▶ SUS TAREAS:
a) Reproduzca el fragmento del pasaje comprendido entre "Lo que les importa, sí, es" y "guerra en Europa.", ambos incluidos, cambiando "metrópoli" por "capital".
b) ¿Qué fecha lleva la carta novena en el pasaje?

Lo que les importa, sí, es asegurar la independencia de nuestras colonias con
estas agitaciones y oscilaciones continuas de la metrópoli. Ese es el objeto
exclusivo de su anhelo y de sus deseos. En cuanto a vosotros, claro está el
camino: mostraros un alevoso interés con consejos importunos o imposibles de
seguirse, adormecer vuestra actividad, entorpecer vuestros preparativos,
haceros perder el tiempo en vanas tentativas de reforma, y después de enredaros
por vuestras manos mismas en un laberinto, de donde no salgáis sino confundidos
y esclavizados, jactarse ante su parlamento de que han acabado con la anarquía
de España y cortado la guerra en Europa.
Fuerza nos es,
concluían, someternos a la ley imperiosa de la necesidad: ella nos manda
negarnos a todo paso que no se ajuste con la honra; ella nos manda resistir con
valor a esta agresión inicua y escandalosa. Resistamos pues, y no pongamos la
consideración ni en lo arduo de la empresa ni en la desigualdad de nuestras
fuerzas; cerremos sobre todo los ojos a los males y miserias que van a llover
sobre todos los adictos a la libertad; porque no sois solos vosotros, hombres
pusilánimes y egoístas, los que vais a aventurar y a padecer en esta áspera
contienda. ¿Nosotros, por ventura, empezada la guerra, y aun después de
acabada, vamos a dormir sobre rosas? No sin duda alguna, y harto bien sabemos
la desgraciada suerte que nos espera en el caso de sucumbir. Pero nuestro deber
es corresponder lealmente a la confianza que de nosotros ha hecho un pueblo
libre. Si él está resuelto a mantenerse tal, tiempo es ahora de que lo
manifieste con la energía y denuedo que corresponden a su dignidad y poder. Si
no, ríndase en buen hora; que nosotros en haberle dado consejos dignos del
nombre español, y perdiéndonos cuando se pierda el estandarte de la
independencia, habremos llenado nuestras obligaciones, y ni la patria ni el
mundo tendrán jamás que reconvenirnos.
¿Cuál de las
opiniones era la más sana, milord? No hay para qué expresarlo, cuando los
sucesos posteriores y nuestra deplorable situación presente están diciendo a
voces que toda confianza en la generosidad y buena fe extranjera era una
ilusión vana, una simplicidad sin disculpa y sin perdón.
Carta novena
24 de marzo de 1824
A pesar, milord,
de los siniestros presentimientos que este estado de cosas infundía, el
espectáculo que presentó la traslación del gobierno no pareció tan infausto.

▶ FILAS DE DATOS:
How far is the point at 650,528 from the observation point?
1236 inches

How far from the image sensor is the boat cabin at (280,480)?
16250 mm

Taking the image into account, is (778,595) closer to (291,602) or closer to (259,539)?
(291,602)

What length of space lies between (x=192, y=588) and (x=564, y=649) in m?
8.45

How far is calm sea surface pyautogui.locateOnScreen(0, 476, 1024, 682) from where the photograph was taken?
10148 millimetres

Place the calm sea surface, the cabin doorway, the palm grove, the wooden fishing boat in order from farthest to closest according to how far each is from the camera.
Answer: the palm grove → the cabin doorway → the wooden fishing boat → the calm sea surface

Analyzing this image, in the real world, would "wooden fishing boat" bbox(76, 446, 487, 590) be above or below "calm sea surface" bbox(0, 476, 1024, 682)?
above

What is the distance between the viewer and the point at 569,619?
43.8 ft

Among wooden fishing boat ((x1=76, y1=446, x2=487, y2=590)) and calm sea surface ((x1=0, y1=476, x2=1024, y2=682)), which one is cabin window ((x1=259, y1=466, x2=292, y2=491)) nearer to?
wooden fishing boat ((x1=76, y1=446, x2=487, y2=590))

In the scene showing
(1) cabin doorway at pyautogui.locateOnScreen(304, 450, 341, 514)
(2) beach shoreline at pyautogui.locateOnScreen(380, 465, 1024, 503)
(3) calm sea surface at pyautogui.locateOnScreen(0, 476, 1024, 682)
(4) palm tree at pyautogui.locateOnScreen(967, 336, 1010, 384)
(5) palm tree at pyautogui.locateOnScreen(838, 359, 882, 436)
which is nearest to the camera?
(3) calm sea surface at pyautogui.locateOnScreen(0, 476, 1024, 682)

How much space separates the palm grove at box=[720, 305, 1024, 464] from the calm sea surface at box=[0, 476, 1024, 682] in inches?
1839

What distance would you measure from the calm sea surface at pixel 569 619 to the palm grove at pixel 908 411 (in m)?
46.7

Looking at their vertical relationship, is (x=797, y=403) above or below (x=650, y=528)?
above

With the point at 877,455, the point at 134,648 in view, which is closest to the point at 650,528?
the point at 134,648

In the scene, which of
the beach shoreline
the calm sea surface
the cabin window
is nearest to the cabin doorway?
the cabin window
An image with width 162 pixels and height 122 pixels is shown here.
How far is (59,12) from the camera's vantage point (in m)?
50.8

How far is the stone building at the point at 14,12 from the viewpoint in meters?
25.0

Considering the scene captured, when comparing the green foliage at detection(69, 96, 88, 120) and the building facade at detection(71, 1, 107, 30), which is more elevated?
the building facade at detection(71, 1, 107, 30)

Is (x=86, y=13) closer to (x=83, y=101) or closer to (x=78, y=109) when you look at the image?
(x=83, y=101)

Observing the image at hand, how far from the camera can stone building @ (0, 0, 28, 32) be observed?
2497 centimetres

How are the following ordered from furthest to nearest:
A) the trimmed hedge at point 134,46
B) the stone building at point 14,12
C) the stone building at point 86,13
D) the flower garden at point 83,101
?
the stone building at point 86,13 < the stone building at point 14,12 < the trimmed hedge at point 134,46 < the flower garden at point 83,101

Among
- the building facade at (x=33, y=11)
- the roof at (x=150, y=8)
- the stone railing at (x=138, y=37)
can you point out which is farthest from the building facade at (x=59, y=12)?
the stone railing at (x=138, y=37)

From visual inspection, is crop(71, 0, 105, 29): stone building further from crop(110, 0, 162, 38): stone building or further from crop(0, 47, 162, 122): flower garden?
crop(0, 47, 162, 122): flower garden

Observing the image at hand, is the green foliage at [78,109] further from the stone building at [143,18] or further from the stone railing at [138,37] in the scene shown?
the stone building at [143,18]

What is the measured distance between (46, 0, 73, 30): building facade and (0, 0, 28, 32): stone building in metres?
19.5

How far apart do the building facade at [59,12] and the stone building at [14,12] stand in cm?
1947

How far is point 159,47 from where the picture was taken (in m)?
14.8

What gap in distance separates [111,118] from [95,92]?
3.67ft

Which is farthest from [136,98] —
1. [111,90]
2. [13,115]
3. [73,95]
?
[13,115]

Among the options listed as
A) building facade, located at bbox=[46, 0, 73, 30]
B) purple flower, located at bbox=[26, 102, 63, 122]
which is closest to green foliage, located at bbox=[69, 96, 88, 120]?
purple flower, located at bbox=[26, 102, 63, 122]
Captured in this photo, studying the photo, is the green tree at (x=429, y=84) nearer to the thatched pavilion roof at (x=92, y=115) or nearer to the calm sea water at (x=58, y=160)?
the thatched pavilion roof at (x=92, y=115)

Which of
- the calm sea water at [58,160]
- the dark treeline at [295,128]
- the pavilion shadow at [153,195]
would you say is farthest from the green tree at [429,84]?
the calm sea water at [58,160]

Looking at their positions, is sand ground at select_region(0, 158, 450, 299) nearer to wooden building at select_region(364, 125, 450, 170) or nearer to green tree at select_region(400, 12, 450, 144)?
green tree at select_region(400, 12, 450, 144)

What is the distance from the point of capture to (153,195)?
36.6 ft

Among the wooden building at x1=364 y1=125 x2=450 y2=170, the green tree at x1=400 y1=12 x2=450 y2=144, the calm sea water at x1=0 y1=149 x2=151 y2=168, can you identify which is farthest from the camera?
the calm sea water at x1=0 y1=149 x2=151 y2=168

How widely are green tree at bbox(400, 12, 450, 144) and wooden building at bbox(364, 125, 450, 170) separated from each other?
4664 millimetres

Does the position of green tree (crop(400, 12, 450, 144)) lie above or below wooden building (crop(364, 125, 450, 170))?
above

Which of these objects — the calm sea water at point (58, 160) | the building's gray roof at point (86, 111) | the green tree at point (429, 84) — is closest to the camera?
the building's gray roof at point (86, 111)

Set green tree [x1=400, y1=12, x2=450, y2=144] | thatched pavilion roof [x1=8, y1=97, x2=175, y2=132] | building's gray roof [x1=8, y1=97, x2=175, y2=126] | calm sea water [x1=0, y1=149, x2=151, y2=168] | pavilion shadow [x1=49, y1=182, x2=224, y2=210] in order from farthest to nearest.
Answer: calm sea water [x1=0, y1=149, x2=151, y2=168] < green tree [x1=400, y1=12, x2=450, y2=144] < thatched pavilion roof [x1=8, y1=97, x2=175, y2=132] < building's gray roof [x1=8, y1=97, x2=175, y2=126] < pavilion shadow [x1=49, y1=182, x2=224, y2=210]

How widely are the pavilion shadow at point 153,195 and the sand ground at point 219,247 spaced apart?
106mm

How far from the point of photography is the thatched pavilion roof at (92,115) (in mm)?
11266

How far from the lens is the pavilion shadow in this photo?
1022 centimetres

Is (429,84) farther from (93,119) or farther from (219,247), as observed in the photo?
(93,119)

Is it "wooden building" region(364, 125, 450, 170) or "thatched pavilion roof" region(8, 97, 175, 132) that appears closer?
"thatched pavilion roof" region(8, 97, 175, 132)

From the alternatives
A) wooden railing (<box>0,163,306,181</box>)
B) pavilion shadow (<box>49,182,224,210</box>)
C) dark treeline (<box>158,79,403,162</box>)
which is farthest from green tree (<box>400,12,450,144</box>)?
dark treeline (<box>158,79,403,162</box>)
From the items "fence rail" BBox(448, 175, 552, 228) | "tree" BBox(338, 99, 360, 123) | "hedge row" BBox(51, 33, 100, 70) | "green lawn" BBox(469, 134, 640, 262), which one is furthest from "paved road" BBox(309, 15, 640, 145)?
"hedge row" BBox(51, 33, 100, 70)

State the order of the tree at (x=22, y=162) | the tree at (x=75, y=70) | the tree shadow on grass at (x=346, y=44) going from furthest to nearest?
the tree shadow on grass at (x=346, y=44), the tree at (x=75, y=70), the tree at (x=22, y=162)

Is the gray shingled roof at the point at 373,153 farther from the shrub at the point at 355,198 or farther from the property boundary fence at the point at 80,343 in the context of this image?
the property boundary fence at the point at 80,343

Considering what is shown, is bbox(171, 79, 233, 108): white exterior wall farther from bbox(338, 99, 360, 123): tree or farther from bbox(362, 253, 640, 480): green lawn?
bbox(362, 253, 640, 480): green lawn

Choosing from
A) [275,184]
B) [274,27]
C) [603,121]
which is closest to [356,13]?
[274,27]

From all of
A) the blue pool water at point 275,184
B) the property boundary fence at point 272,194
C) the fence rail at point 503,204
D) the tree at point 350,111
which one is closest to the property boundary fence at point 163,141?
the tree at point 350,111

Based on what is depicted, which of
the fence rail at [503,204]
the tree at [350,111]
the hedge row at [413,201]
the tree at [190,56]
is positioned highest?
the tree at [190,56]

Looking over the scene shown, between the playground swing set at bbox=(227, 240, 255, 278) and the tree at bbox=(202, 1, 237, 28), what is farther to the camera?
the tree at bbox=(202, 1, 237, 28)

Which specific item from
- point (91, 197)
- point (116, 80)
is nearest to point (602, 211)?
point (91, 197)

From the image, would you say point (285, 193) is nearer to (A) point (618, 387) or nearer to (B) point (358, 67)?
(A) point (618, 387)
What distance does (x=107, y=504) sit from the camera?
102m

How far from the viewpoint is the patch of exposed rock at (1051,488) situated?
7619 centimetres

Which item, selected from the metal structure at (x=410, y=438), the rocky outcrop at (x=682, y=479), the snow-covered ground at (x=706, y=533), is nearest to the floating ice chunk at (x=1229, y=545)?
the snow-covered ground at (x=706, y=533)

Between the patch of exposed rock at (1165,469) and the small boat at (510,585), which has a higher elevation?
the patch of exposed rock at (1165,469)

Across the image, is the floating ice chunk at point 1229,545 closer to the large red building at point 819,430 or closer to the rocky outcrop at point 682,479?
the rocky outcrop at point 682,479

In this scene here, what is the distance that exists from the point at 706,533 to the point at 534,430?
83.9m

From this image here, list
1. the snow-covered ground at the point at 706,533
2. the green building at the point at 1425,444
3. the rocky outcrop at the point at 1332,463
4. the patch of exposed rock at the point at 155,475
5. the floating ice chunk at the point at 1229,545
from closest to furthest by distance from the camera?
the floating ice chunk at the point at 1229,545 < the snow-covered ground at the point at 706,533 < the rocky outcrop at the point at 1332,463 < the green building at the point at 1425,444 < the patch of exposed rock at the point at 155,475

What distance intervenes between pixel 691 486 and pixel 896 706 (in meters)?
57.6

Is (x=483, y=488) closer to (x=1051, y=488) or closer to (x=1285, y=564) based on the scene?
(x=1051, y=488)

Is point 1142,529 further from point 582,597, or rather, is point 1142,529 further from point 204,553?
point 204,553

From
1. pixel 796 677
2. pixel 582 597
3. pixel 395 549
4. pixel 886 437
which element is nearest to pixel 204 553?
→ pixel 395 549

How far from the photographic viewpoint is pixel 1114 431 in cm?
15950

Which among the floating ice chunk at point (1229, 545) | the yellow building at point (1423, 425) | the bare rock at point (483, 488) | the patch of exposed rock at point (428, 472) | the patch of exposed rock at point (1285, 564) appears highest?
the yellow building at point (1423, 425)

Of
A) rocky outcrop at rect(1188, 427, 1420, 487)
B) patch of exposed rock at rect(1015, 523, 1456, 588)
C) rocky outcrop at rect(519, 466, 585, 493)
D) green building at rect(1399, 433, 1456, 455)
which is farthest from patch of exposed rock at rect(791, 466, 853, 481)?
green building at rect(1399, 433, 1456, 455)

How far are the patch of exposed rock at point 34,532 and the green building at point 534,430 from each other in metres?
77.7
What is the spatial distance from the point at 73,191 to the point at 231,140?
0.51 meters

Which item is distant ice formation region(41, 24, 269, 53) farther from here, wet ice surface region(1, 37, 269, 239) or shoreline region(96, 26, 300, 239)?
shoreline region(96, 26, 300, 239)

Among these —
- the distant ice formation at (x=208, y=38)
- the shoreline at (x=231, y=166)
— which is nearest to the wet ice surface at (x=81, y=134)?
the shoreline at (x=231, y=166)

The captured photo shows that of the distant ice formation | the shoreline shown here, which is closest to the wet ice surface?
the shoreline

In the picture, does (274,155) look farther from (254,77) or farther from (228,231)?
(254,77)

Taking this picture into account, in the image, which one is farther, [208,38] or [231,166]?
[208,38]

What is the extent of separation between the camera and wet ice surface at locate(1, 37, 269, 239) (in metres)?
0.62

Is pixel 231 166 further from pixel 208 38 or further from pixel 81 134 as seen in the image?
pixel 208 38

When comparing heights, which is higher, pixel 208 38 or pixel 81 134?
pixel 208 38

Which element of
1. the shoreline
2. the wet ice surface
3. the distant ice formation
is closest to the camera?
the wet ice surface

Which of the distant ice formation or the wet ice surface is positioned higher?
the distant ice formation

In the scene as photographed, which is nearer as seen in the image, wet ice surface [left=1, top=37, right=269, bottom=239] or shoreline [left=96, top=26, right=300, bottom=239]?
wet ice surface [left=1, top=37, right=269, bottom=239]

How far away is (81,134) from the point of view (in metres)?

▶ LAS RESPUESTAS:
a)
Lo que les importa, sí, es asegurar la independencia de nuestras colonias con
estas agitaciones y oscilaciones continuas de la capital. Ese es el objeto
exclusivo de su anhelo y de sus deseos. En cuanto a vosotros, claro está el
camino: mostraros un alevoso interés con consejos importunos o imposibles de
seguirse, adormecer vuestra actividad, entorpecer vuestros preparativos,
haceros perder el tiempo en vanas tentativas de reforma, y después de enredaros
por vuestras manos mismas en un laberinto, de donde no salgáis sino confundidos
y esclavizados, jactarse ante su parlamento de que han acabado con la anarquía
de España y cortado la guerra en Europa.

b) 24 de marzo de 1824.